TO-DO LIST >>
A - Based on the account of the Portland park picnic, explain why the narrator talked Dutch into walking to the park.
B - Pick up the story of the Portland park picnic after its final sentence and keep writing.

SOURCE PASSAGE >>
=====
Thursday, June 24, 2010

Eden was a Garden


Ralph Bellamy: “I like him - he's got a lot of charm.”
Irene Dunne: “He comes by it naturally - his grandfather was a snake.”
~from the film, “The Awful Truth,” circa 1937

It was our last day together in Oregon. I was in need of a little relaxation, so I convinced Dutch to fill his pockets full of party spoils and stroll with me across the glistening street to picnic in one of my favorite Portland parks. It was one of those luminous Northwest afternoons – it had been raining on and off all day and the sun was finally breaking through a host of silver clouds. Glittering rain-flecked rays of golden light pierced the sidewalk so that everything – grass, trees, and flowers – shone with a newborn brightness.

We meandered through the park, which covers a square city block with a half dozen rolling hills of green, a pond, and an old stone gardener’s cottage, until we found a quiet spot of shade beneath a giant oak tree. After feasting on a fine spread of crackers and cheese, chocolate-covered strawberries and champagne, we picked at an enormous leftover slice of lemon cake until our bellies bulged.
=====
[Segmentation data]

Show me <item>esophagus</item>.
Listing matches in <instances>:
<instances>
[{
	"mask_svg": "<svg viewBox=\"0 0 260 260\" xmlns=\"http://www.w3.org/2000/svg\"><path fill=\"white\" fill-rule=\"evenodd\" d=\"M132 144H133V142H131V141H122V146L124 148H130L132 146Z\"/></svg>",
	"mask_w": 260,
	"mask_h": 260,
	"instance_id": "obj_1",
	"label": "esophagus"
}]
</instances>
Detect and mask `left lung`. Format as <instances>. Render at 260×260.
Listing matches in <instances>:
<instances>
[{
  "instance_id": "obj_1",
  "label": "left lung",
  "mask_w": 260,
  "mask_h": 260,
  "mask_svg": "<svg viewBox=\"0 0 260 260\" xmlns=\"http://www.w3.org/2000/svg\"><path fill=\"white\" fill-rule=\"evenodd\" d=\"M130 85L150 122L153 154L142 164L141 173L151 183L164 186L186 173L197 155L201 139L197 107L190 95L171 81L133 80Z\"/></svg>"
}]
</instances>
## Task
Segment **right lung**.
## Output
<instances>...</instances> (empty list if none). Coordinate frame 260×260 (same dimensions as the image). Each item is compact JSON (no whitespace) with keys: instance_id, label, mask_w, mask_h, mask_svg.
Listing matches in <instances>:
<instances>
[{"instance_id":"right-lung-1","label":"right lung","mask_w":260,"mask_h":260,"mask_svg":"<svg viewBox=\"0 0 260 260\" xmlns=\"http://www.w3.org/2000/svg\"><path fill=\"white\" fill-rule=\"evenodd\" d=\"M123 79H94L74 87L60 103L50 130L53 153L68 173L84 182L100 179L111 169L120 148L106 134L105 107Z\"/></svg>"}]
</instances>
=====
TASK-BY-TASK ANSWERS >>
A - The narrator needed a little relaxation. So on their last day together in Oregon, the narrator convinced Dutch to fill his pockets with party spoils and walk across the street to picnic in one of the narrator's favorite Portland parks.

B -
Every time I looked up at the silver sky its voluminous gray clouds had rearranged themselves into some gloriously new formation. “It’s like looking up at a canvas whose paint is constantly in motion,” I told Dutch, then leaned back on my elbows and watched a flock of mallards wade into the pond beneath the flickering shade of a weeping willow. An egret swooped and circled, its wavy white reflection sparkling on the surface of the water like a mirage.

I sighed, taking in the clean, sweet, earthy smell of grass; the soft, smooth surfaces – moss-covered tree trunks, velvet bark, pillowy earth. At the far end of the pond, a bed of peonies bloomed in brilliant shades of magenta; closer to us, white and yellow wildflowers were scattered all across the wide green lawn, their tiny petals glistening like fallen stars.

“Have I died and gone to heaven?” I asked Dutch.

“You might have,” he said.

“I can understand why God chose to place Adam and Eve in a garden. I could easily make my home here.”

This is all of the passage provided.